If the union really cares about justice, it should focus on teaching students how to read and write.

Usually New Year’s resolutions are a chance to ditch bad habits and make a change for the better, but the Chicago’s Teachers Union (CTU) is choosing to buck that convention as they resolve to more of the same in 2026. The union posted this week on social media that its resolution is to “speak truth to power” and committed to “defending Black and brown and immigrant communities who are targeted by federal agents,” as well as “fighting back against an administration trying to dismantle the U.S. Department of Education and roll back civil rights protections.”

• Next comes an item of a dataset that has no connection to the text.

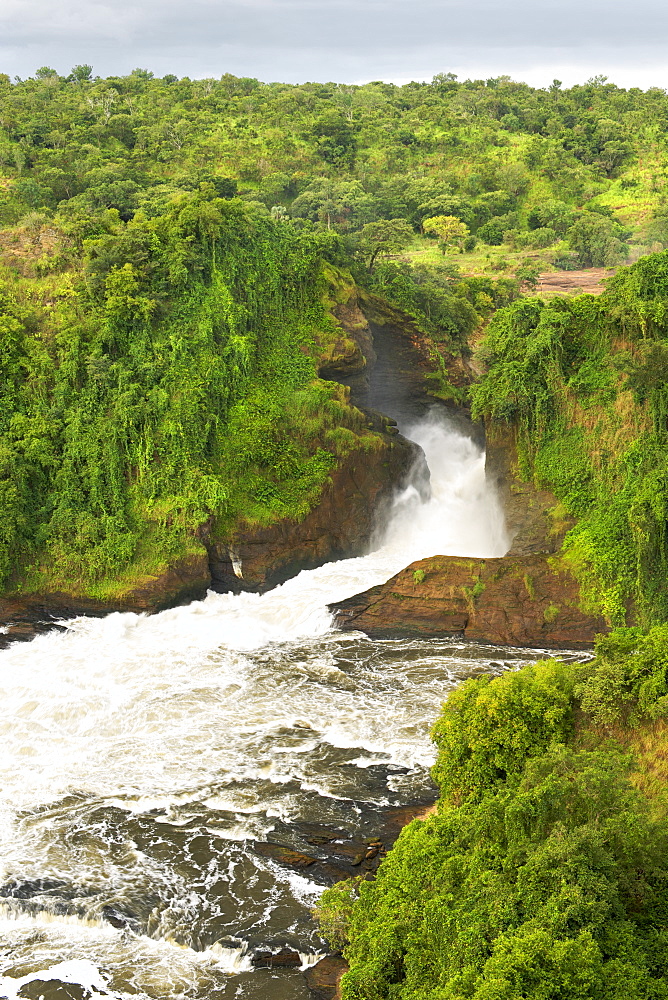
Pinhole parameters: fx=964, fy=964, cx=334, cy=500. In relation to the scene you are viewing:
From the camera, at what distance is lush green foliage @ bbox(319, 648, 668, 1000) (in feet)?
36.3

Those are lofty goals in a school district that can hardly teach kids to read and write. In 2025, 43 percent of Chicago’s third through eighth grade students were reading at grade level. Only 27 percent were proficient in math. Those are fundamental deficits that haunt kids into high school. In 11th grade, only 40 percent were proficient in reading and 25 percent in math on the ACT.

It’s hard to believe the union has students’ best interests at heart when its bosses continue to ignore the biggest problems. Poor test scores endure despite lower standards. Last summer, the state of Illinois lowered proficiency benchmarks on reading and math scores.

Effective instruction starts by showing up. For the fourth year in a row, chronic absenteeism among students stayed stuck near 40 percent, about 16 points higher than in 2019. Teachers are also playing hooky, with about 43 percent of educators missing 10 or more days of school, compared to 34 percent statewide. Teacher absences are a top predictor of student success.